• **Task to carry out**: Your answer must hold only the lines below from the line containing "Protesta ciudadana contra un desahucio" through the line containing "LS Checkerboard Liquid Sun - Medium", each reproduced exactly.

• **Supplied data**:
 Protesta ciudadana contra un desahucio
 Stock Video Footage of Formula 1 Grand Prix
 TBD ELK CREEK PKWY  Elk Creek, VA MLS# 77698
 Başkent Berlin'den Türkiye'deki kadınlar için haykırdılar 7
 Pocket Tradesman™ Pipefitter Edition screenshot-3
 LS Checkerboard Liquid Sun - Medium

...

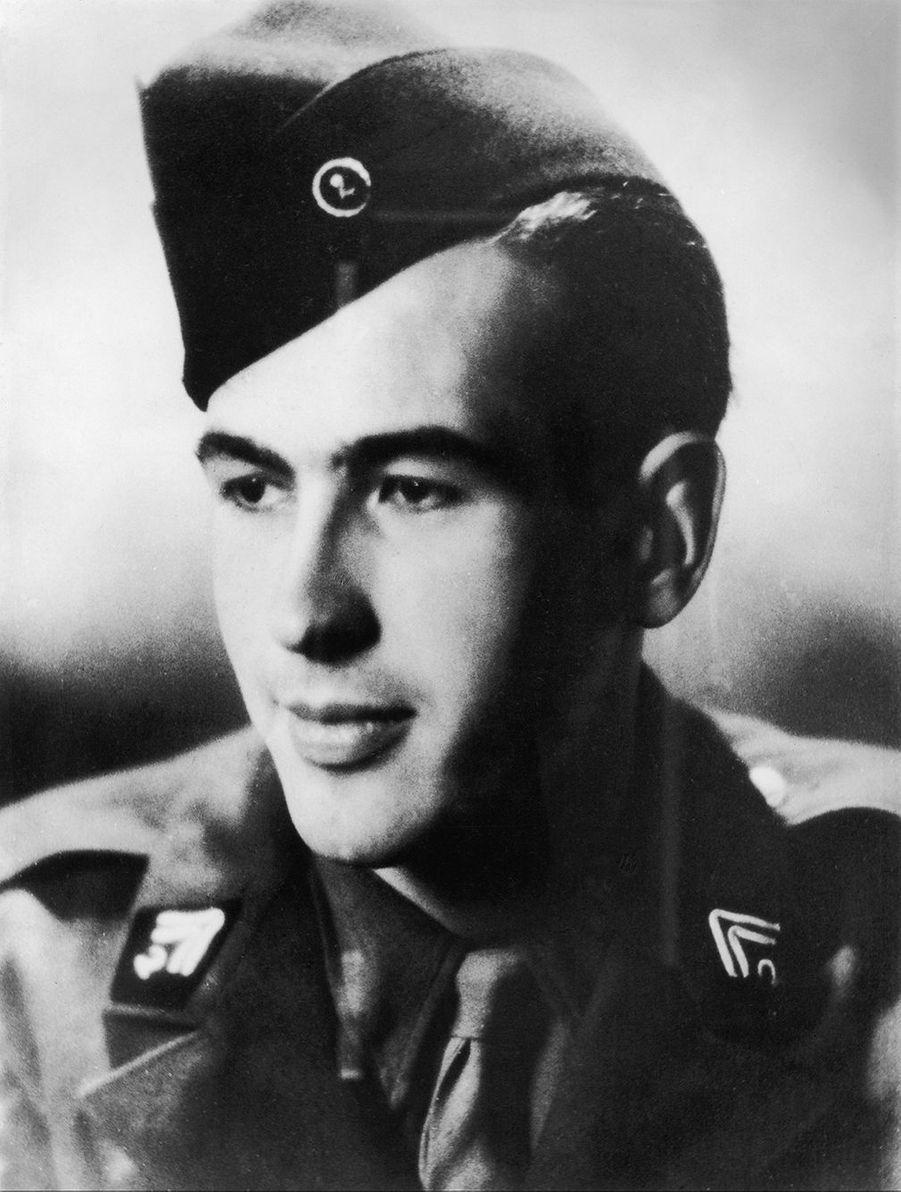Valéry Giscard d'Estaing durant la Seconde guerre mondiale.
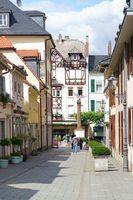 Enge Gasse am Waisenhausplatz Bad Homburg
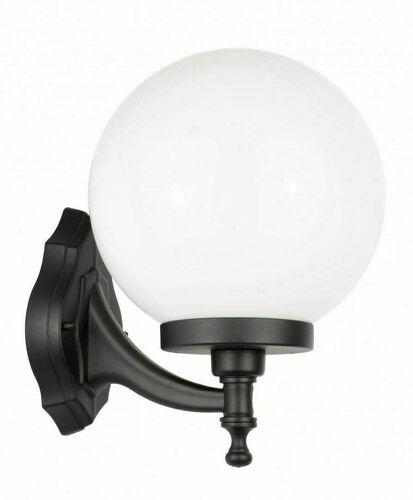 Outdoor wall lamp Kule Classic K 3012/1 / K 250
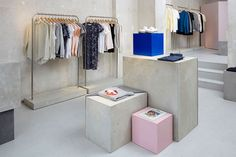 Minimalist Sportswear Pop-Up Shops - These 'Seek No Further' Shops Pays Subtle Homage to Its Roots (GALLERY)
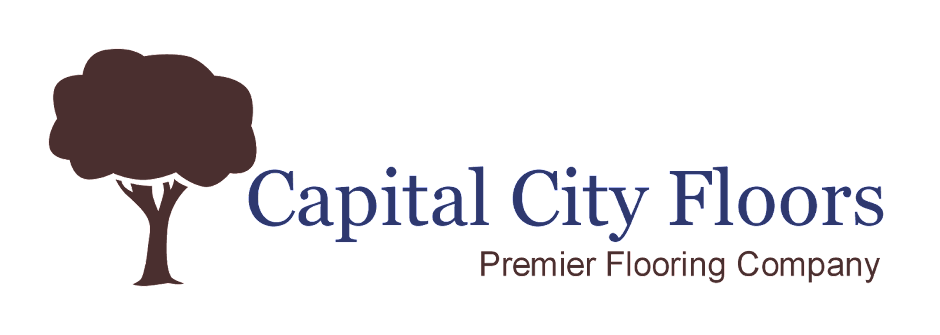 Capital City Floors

• **Output**:
 Protesta ciudadana contra un desahucio
 Stock Video Footage of Formula 1 Grand Prix
 TBD ELK CREEK PKWY  Elk Creek, VA MLS# 77698
 Başkent Berlin'den Türkiye'deki kadınlar için haykırdılar 7
 Pocket Tradesman™ Pipefitter Edition screenshot-3
 LS Checkerboard Liquid Sun - Medium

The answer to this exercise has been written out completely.